List every section heading in the text comparing gold and silver as investments.

**** TEXT SECTION ****

Silver Offers Better Hedge Against Inflation
During times of inflation in the United States, gold and silver both seem to perform fairly well. Partially because the dollar becomes weaker as the cost of goods rises. This means that purchasing gold and silver using other currencies makes them more affordable for many. Given the industrial applications in which silver is commonly employed, it often does better in a market where inflation is skyrocketing and the value of the dollar is falling.
Silver Has A Higher Market Volatility
The downside of investing in silver is that its market volatility is two or three times that of gold. Traders can often benefit in these instances, but for those investors managing or expanding their portfolio, it becomes risky. Though short-term gains are greater with silver, it often also carries a much larger downside than gold.
Gold Makes It Easy to Diversify a Portfolio
Gold is considered the most powerful investment to diversify a growing portfolio. Though silver still does fairly well, it has a weak correlation when connected to bonds, stocks, and commodities. Gold’s value is not correlated to nor determined by stocks or other common investments. This is simply not the case with silver or other industrial metals as it is widely used in the production of many products, whereas gold has very few applications.
Because investors are rushing to protect their retirement portfolios with gold, many are wondering, “How can I transfer my 401k to gold without penalty?“. Once you learn how to do this you can save yourself a huge chunk of money by avoiding IRS penalties.

**** ENTRIES ****

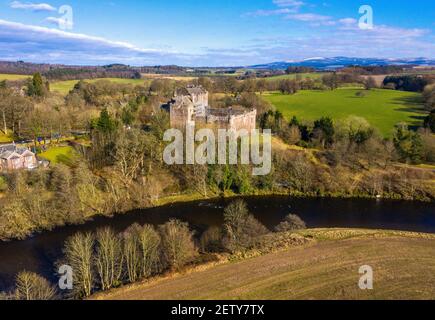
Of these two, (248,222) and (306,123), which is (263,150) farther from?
(248,222)

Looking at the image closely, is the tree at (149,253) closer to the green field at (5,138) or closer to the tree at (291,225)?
the tree at (291,225)

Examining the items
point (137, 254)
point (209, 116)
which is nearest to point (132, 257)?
point (137, 254)

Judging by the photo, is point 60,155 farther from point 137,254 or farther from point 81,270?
A: point 81,270

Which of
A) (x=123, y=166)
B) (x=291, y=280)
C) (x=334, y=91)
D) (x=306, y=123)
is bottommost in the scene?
(x=291, y=280)

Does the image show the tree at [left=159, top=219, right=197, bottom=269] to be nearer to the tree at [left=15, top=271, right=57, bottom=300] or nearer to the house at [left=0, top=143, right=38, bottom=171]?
the tree at [left=15, top=271, right=57, bottom=300]

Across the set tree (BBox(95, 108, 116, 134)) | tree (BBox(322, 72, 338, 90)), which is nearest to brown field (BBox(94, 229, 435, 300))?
tree (BBox(95, 108, 116, 134))

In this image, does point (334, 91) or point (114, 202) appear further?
point (334, 91)

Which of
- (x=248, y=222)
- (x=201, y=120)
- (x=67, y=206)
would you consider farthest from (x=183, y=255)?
(x=201, y=120)
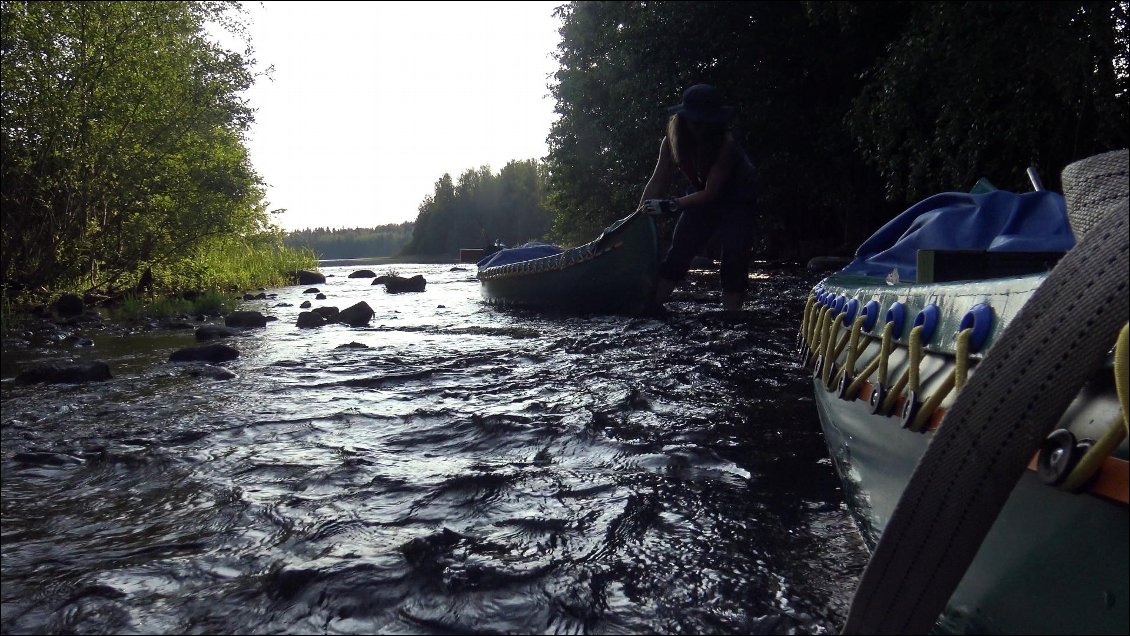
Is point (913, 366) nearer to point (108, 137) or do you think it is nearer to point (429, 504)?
point (429, 504)

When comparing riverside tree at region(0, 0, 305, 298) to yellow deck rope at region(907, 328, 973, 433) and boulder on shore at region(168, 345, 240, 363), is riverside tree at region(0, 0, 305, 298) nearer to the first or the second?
boulder on shore at region(168, 345, 240, 363)

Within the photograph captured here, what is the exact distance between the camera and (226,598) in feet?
6.58

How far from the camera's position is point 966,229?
3619mm

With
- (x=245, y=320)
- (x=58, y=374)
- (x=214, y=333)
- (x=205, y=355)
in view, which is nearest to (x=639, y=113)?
(x=245, y=320)

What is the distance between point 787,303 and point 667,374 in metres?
4.91

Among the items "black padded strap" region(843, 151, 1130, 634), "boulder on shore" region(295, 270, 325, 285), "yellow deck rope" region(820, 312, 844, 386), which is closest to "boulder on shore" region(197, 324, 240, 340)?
"yellow deck rope" region(820, 312, 844, 386)

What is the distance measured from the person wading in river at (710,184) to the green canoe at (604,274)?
563mm

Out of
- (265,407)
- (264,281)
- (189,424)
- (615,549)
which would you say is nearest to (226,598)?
(615,549)

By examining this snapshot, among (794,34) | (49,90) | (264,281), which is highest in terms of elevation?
(794,34)

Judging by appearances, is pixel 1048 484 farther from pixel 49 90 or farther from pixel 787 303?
pixel 49 90

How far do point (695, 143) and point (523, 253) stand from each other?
478 centimetres

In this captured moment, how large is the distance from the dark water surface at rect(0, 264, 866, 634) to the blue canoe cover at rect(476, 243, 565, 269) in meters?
6.21

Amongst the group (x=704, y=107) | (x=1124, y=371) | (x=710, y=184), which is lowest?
(x=1124, y=371)

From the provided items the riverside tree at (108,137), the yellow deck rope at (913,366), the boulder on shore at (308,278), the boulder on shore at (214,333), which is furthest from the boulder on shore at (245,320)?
the boulder on shore at (308,278)
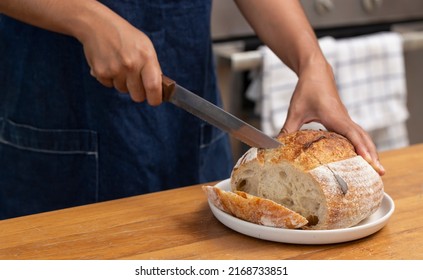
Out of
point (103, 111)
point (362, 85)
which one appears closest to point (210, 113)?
point (103, 111)

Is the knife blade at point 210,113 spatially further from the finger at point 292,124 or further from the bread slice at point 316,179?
the finger at point 292,124

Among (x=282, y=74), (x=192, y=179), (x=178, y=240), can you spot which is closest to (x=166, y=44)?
(x=192, y=179)

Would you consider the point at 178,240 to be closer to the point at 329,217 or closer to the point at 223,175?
the point at 329,217

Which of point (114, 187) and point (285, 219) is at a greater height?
point (285, 219)

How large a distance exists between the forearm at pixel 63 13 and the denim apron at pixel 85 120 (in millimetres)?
216

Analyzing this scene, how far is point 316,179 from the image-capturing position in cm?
106

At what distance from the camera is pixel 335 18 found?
7.71ft

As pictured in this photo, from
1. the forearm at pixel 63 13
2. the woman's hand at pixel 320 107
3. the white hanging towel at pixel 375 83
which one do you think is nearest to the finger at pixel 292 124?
the woman's hand at pixel 320 107

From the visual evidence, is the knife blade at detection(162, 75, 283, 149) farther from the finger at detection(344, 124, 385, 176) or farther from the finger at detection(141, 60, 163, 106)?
the finger at detection(344, 124, 385, 176)

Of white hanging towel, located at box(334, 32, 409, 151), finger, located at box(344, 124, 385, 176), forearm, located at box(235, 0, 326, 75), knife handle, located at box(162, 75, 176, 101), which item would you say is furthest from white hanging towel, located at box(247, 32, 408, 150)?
knife handle, located at box(162, 75, 176, 101)

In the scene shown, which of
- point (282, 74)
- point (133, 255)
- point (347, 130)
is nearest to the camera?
point (133, 255)

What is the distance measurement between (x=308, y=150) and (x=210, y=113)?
0.53 ft

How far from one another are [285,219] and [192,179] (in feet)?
1.68

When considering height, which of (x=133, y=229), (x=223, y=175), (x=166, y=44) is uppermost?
(x=166, y=44)
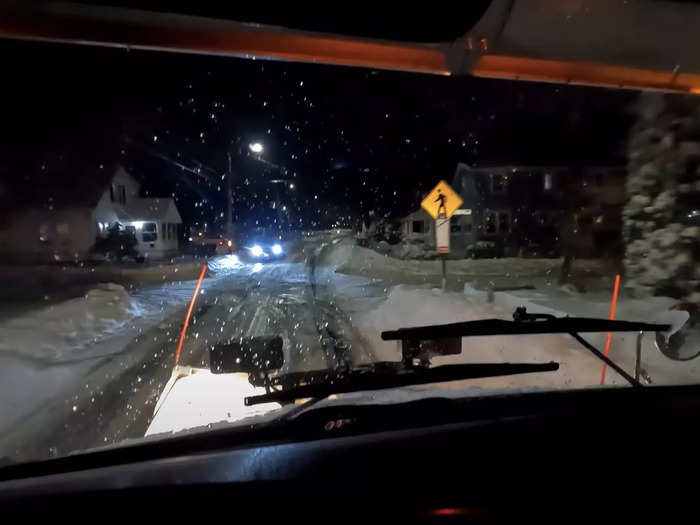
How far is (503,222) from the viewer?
138ft

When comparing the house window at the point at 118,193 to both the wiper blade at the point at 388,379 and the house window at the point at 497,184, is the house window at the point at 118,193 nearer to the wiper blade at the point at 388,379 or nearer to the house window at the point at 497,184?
the house window at the point at 497,184

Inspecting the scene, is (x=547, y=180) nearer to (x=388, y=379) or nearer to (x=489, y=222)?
(x=489, y=222)

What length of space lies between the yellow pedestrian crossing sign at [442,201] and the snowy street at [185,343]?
213 centimetres

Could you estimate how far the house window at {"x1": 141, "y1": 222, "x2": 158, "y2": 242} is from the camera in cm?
5132

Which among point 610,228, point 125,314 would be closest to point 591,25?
point 610,228

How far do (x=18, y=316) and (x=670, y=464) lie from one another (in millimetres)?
14551

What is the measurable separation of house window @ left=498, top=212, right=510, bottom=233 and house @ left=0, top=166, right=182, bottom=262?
24123 mm

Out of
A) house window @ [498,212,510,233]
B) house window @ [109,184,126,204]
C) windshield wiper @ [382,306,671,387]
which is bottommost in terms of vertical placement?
windshield wiper @ [382,306,671,387]

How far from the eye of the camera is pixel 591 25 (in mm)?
5723

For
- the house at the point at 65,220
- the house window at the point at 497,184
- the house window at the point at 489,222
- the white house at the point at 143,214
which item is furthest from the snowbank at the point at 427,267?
the white house at the point at 143,214

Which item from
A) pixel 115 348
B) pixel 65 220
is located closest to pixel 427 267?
pixel 115 348

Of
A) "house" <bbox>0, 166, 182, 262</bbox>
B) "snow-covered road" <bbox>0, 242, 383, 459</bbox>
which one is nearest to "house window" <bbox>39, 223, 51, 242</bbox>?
"house" <bbox>0, 166, 182, 262</bbox>

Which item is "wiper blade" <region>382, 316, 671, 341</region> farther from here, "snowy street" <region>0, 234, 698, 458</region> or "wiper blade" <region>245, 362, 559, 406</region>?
"snowy street" <region>0, 234, 698, 458</region>

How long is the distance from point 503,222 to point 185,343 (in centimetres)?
3396
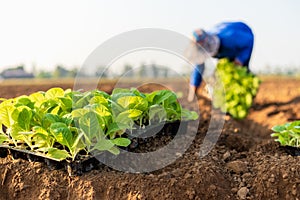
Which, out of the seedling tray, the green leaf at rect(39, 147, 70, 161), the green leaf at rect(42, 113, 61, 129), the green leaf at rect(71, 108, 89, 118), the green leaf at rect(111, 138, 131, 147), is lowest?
the seedling tray

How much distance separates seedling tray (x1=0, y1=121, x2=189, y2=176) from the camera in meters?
2.98

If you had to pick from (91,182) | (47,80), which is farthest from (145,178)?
(47,80)

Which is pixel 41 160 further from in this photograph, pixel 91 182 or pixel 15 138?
pixel 91 182

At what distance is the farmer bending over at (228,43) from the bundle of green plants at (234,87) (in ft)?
0.49

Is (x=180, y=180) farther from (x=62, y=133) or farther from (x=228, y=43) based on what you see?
(x=228, y=43)

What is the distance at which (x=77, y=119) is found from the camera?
298 cm

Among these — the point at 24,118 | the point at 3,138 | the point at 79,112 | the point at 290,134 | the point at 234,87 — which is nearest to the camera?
the point at 79,112

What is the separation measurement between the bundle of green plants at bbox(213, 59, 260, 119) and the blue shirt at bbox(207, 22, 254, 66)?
0.47 ft

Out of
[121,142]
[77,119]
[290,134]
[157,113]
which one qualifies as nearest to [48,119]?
[77,119]

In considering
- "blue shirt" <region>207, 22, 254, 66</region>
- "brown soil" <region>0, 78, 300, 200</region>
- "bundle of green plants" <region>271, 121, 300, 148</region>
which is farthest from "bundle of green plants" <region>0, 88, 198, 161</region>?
"blue shirt" <region>207, 22, 254, 66</region>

****

• **FULL OUTPUT**:
Silver Offers Better Hedge Against Inflation
Silver Has A Higher Market Volatility
Gold Makes It Easy to Diversify a Portfolio